Judging by the cutesy watercolor illustrations, I don't think this book was meant to be taken as seriously as I've taken it.  The author basically watched a bunch of old Jayne Mansfield, M. Monroe and Kim Novak movies, and then consulted a friend's mom who sounds like she may have been a bit of a putita, and decided to write a book outlining why a bombshell is so irresistible and what makes her tick. Jayne Mansfield, I am not, BUT, I do feel like I have an inner bombshell locked away under heavy layers of yoga pants, old sweatshirts, and life-long snark.

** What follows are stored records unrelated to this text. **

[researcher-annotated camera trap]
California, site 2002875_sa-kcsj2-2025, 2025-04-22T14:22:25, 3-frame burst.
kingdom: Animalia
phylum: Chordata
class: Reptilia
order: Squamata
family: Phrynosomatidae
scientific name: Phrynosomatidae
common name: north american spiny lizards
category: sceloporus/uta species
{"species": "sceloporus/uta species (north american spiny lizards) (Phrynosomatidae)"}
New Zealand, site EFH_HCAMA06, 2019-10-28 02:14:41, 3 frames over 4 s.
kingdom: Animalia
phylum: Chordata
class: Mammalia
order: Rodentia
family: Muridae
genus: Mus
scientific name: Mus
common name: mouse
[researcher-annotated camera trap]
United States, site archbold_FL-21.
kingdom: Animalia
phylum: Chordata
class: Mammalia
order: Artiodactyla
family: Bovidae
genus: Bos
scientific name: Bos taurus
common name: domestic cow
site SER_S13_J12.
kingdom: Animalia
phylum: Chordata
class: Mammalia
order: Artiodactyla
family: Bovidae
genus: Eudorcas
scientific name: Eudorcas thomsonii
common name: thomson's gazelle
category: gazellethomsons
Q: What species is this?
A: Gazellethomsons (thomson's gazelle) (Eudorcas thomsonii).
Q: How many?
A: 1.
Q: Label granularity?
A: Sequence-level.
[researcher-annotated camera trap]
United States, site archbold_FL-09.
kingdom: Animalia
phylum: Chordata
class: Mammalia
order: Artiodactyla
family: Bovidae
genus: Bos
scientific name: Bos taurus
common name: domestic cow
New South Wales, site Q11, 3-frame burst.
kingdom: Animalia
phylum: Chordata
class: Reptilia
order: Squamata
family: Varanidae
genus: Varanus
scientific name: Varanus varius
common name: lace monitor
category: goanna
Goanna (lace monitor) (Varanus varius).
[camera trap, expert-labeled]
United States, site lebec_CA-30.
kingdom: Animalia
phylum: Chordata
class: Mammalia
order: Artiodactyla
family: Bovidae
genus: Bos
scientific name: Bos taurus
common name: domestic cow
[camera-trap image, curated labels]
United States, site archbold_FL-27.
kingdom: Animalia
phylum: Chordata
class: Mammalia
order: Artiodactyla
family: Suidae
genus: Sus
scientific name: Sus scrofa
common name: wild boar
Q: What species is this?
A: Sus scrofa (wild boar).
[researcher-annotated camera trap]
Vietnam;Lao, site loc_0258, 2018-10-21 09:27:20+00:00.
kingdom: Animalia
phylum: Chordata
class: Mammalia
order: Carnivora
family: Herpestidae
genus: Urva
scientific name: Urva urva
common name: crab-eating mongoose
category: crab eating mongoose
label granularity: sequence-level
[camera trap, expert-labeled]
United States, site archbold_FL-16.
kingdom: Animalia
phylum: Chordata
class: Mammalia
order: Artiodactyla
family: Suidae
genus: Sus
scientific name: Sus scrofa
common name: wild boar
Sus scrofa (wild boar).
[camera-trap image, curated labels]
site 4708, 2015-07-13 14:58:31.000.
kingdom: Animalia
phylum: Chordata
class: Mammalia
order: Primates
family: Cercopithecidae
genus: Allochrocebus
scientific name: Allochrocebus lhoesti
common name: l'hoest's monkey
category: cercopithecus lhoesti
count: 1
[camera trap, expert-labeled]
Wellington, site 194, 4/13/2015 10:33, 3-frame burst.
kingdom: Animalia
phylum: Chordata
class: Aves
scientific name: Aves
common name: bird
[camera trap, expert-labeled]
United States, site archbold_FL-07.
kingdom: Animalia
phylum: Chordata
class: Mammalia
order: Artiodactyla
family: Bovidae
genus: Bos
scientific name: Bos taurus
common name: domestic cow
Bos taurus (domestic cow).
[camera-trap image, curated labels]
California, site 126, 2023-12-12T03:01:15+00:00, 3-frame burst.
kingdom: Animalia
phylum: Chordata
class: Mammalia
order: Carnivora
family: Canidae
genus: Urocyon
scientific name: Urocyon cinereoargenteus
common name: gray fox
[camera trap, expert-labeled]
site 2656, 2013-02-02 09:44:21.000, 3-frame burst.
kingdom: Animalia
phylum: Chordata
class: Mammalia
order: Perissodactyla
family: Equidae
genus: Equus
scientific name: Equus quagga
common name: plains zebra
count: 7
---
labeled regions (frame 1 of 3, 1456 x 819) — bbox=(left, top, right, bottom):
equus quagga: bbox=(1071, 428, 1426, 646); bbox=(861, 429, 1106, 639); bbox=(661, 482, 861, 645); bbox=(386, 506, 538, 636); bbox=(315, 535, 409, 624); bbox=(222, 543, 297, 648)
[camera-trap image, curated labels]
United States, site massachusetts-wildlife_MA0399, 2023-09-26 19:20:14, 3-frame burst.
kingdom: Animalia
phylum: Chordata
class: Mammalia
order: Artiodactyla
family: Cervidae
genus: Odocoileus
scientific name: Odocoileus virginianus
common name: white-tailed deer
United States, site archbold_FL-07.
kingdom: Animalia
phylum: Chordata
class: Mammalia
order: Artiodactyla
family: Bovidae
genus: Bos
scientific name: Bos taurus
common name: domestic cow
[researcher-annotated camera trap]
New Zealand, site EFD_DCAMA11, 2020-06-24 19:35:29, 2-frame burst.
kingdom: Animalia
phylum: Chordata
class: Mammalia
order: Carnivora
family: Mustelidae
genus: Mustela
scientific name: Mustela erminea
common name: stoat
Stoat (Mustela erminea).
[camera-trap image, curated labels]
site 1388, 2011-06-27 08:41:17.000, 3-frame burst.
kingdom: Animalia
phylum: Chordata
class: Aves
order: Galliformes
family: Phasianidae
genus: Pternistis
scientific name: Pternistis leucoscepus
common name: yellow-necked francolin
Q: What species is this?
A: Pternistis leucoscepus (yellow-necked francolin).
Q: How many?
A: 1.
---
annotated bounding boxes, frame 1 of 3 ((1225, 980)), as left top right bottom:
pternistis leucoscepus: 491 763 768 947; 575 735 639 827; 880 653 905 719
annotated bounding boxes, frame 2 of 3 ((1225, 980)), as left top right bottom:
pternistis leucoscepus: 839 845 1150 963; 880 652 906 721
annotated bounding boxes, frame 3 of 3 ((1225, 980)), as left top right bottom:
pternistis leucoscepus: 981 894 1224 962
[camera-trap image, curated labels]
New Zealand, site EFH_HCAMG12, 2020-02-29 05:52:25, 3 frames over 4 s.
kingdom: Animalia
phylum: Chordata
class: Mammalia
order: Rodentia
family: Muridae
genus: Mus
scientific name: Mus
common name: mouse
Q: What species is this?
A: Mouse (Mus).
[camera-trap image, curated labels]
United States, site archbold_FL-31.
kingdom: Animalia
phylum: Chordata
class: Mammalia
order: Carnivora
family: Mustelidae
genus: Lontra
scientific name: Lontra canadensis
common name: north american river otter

So why am I talking about these books?  Alright,  I'm 31 29-ish (forever,) and I've never been very lady-like.  It never bothered me until recently.  Maybe it's because my fancy brother called me "ghetto" but then said "just kidding" even though we all know that's Passive-Aggressive 101 for "I'm trying to be honest.  You're seriously fucking ghetto."  Or maybe I'm just growing up and realizing that I'm not aging like a fine wine, but more like a rancid bottle of MD 20/20 that's been in your fridge for a few years and you have no idea where it even came from (warning: don't drink it.)  Le sigh.  I don't know.  I think I just see certain traits in other people that I admire and we all could use some self-improvement.  Don't get me wrong. I don't want to change who I am.  I'm probably still going to drink (quite) a bit and drop a creative swear word here and there (and everywhere) but there's no reason I can't be well-mannered while doing it.

So this is my project.  Let's get classy as fuck Let's get sophisticated!